OBJECTIVE: Show every line in the records below that contains the word "between".

ITEMS:

## Start

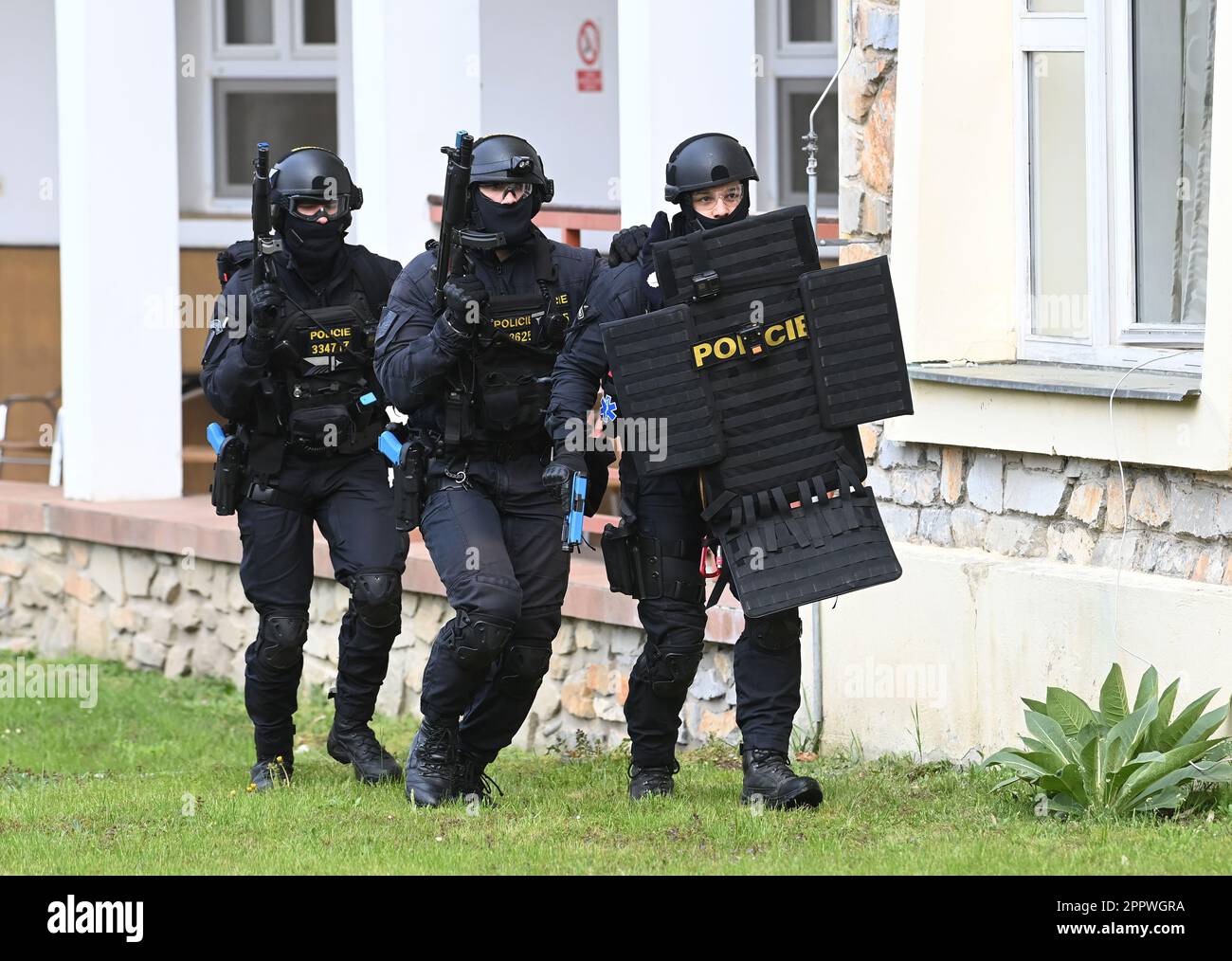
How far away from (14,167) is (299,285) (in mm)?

## End
## Start

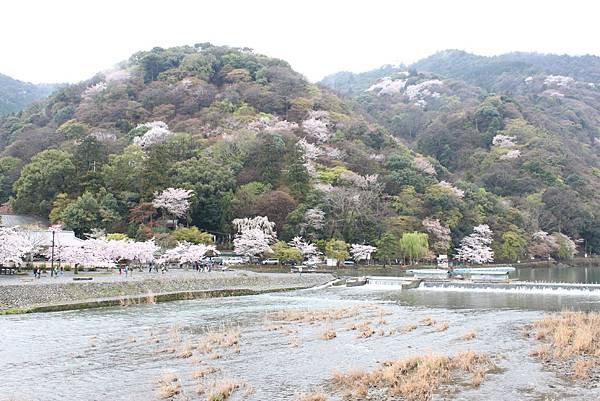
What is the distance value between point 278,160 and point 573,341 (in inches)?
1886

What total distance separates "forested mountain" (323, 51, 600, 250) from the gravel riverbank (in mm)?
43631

## End
## Start

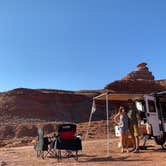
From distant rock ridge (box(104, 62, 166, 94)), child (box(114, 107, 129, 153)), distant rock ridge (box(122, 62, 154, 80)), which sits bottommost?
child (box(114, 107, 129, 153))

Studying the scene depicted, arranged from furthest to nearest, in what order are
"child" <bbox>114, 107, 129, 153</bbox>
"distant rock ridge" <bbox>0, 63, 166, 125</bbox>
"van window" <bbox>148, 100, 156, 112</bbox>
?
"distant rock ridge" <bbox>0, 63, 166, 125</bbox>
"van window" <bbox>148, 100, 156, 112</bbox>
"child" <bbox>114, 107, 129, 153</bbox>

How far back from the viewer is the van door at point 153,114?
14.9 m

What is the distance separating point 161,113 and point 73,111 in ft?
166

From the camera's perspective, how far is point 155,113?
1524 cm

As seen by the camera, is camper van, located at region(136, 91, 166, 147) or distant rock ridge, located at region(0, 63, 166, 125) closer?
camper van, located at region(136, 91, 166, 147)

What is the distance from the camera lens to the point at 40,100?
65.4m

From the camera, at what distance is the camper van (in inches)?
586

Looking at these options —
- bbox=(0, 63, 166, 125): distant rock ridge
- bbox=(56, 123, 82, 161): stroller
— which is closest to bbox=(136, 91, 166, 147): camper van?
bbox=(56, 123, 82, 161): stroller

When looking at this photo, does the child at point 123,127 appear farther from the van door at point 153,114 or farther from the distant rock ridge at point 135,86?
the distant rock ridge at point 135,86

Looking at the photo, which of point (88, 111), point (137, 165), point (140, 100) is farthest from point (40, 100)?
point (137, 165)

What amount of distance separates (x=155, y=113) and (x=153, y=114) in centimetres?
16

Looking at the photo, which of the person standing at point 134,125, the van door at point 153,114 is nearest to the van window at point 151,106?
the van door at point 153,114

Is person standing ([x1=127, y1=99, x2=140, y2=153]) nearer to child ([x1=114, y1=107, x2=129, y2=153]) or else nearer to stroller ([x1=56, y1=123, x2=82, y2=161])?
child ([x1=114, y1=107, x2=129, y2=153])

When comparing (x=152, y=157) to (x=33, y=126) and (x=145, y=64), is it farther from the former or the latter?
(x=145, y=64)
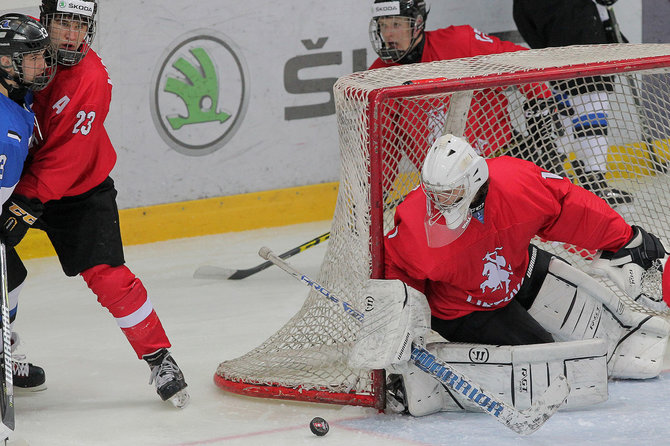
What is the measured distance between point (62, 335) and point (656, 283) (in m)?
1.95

## End

THE RESULT:
What is the distance value between point 278,160 and point 573,341 (in inches)?
What is the measured distance between point (62, 335) and point (656, 283) (in m)?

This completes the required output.